Hal kedua yang ingin saya bicarakan hari ini, dimulai dengan lagu Iksan
Skuter dengan judul “Bingung”.. Kita
melihat banyak sejarah mencatat bahwa masa orde baru adalah masa dimana banyak
sekali orang dibungkam. Tetapi ketika masa Reformasi sampai saat ini, ada
banyak suara yang tidak lagi dibungkam, sampai akhirnya jadi “kemaruk” dan
bikin akun lambe turah di media sosialnya sendiri. Makanya banyak berita
“hoaks”, banyak orang menjadi ahli-ahli filsafat kritis (padahal nyinyir), ataupun media sosial dan
acara-acara televisi yang kerjaannya cuman nyinyir
/ mandangi, tanpa analisa dan
observasi yang jelas. Ngomongin pemerintah Goblok, tapi yang disuruh
memperbaiki juga pemerintah. Padahal ngatain goblok, tapi orang yang dikatain
goblok yang disuruh beresin masalah. Bukankah ini omongan-omongan orang yang ngacok. Berhentilah menjadi seorang
“politisi”, yang pernah menjabat negara ini dan memberikan 15 solusi dalam
menghadapi krisis di Indonesia. Salah satunya di poin ke 12 mengatakan,
“Memberantas Korupsi”, tapi pada masanya banyak orang yang Korupsi.

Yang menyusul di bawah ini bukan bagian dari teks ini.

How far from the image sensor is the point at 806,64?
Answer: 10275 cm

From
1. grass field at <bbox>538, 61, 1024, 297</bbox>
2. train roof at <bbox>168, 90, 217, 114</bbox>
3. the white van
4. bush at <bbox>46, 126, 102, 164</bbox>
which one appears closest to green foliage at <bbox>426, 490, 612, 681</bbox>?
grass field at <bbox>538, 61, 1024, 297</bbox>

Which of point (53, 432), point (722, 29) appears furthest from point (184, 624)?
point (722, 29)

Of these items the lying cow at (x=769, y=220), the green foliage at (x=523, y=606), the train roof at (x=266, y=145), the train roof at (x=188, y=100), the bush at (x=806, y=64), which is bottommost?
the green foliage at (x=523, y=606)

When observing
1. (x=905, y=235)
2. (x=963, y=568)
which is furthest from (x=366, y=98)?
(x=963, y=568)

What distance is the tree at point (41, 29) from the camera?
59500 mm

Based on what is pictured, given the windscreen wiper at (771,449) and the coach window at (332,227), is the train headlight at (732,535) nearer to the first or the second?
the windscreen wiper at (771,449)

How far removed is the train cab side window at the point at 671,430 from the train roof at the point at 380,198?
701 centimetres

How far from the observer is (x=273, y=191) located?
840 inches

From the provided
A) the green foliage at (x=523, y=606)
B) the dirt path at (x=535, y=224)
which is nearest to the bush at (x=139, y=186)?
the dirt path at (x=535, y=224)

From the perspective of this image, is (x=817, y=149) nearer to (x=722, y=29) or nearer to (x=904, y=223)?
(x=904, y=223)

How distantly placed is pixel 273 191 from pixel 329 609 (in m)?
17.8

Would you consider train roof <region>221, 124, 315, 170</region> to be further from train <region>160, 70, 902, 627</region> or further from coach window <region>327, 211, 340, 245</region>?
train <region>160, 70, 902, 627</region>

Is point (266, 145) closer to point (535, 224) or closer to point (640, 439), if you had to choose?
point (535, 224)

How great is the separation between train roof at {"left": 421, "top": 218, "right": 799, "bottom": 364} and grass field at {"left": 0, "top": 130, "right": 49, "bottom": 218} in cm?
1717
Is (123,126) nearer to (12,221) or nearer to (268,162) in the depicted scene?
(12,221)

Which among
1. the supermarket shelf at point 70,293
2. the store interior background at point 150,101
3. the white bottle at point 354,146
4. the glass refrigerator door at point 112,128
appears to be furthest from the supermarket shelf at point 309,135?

Tapi yang menarik adalah banyak orang-orang sekarang yang semakin berkiat dalam hobinya yang menyinyir / mandangi dan beranggapan bahwa inilah kemerdekaan dalam berdemokrasi. Karena semakin tinggi nyinyir-annya makan semakin tinggi followernya. Seperti kita tahu, salah satu aku media sosial yang memiliki follower terbanyak di media sosial adalah akun Lambe Turah.
Jangan-jangan “Kemerdekaan” yang dipikirkan oleh
manusia adalah kebebasan total. Padahal
para filsuf mengatakan bahwa tidak ada
kebebasan yang bersifat total. Kebebasan
total merupakan penyangkalan terhadap realita. Alkitab juga menyatakan
bahwa manusia tidak dicipta dengan kebebasan total, dan kebebasan total itu
tidak ada, misalnya: manusia tidak bisa bebas total menahan nafas. Manusia
terikat dengan tuntutan untuk bernafas supaya bisa hidup. Natur manusia
menjepit manusia sehingga tidak bisa bebas untuk tidak bernafas. Contoh yang
lain adalah: ketika seseorang bebas untuk memutuskan dia akan olahraga lari
pada pukul 4 sore, tetapi ternyata pada jam tersebut tiba-tiba turun hujan
lebat, maka dia tidak bisa berolahraga lari. Dalam hal ini, hujan sudah
membatasi dia. Atau ketika saya
menginginkan beru karo tadi untuk menjadi kekasih saya, ternyata beru karo tadi
tidak menginginkan hal tersebut. Akhirnya sayapun jomblo. Dalam banyak hal, manusia
seharusnya mengakui bahwa dia tidaklah bebas secara total/ absolut; manusia
sangatlah terbatas.
Terakhir, saya membaca salah satu dari quotes Bung Hatta,
begini katanya;
“Indonesia
merdeka itu tidak ada gunanya bagi kita, apabila kita tidak sanggup untuk
mempergunakannya memenuhi cita-cita rakyat kita: Hidup bahagia dan makmur dalam
pengertian jasmani maupun rohani”
Bung Hatta
Ungkapan ini adalah salah satu dari 12 quotes yang dikumpulkan brillio.net
dari Bung Hatta. Ungkapan yang menurut saya masih relevan untuk menohok hati
Orang-orang Kristen saat ini. Benarkah bahwa dalam kemerdekaan ini Orang-orang
Kristen sudah merdeka dalam beragama? Jangan-jangan katanya saja negeri ini
merdeka. Tapi Orang-orang Kristen sendiri belum merdeka dalam beragama. Banyak
takutnya atau malahan memiliki mental-mental yang selalu berharap agar
Kekristenan dapat menguasai Pemerintahan. Membayangkan yang mendampingi Jokowi
bukan Ma’aruf Amin, melainkan Ahok atau jangan ijmak ulama aja, tapi ijmak
pendeta juga. Seakan-akan saat ini
Orang-orang Kristen tidak bisa melakukan apapun dalam mengisi kemerdekaan ini.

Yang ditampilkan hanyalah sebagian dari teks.